特に過去問や演習問題は、何度も回していくうちに、問題とその正誤を記憶してしまうことがあります。記憶によって問題を解いてしまっていた場合には、正しいか誤っているかの過程を辿って正解を導けていないので、正答率は高くても、未知の問題に対応できない可能性があります。

過去問を何度も回すことはとても有益なことですが、仮に正誤を記憶してしまったとしても、問題を解く際には、理由づけまで考えて解くことが重要になります。

3 来年の予備試験に向けた対策

これまで短答の敗因分析について説明してきましたが、究極的には、受験生一人ひとりによって課題は異なるので、この記事ではあくまで例えとしての解説になります。上記に該当する方は、是非敗因分析を実行していただきたいのですが、今後の勉強計画については、それぞれの立場に置かれた状況によって、具体的な対策も変わります。特に社会人の方は、限られた時間で勉強しなければならないので、優先順位をつけた上で、間違った勉強法をしないことがとても重要になります。十分な勉強量をこなしてきたのに、上記のように誤った勉強をしてしまったことで、結果が出ないことがもったいないと思います。

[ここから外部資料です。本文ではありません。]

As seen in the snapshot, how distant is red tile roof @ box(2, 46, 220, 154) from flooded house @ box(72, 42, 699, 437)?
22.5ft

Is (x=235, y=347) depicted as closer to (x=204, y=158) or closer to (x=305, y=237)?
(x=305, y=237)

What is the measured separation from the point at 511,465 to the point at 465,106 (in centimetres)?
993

資格スクエアの講座では、弁護士に直接質問をしたり、直接学習の進め方を教えてもらうことができるフォローアップ制度があります。短答に落ちてしまった方や、日々の学習で今の勉強法が正しいのか悩んでいる方は、是非この制度を利用し、来年の予備試験合格に向けて再出発をしていただければと思います。

4 サマリー

予備試験合格者の中には、最初は短答式試験を突破できなかった方もたくさんいます。それぞれが失敗を乗り越えて合格を勝ち取っているので、短答式試験で不合格となってしまった方は、決してここで諦めずに、自分の課題を克服して来年の合格に向けてスタートしていってください!

5 まとめ

  • 短答式試験で不合格となってしまった方は、敗因分析をしましょう
  • 十分な勉強時間を確保できなかった方は、これまで学習してきたことが点数に反映できているか確認しましょう
  • 十分な対策をしたにも関わらず合格点に届かなかった方は、復習の仕方が誤っていないか確認しましょう
  • 自身の課題を克服し、来年の予備試験合格に向けて頑張ってください!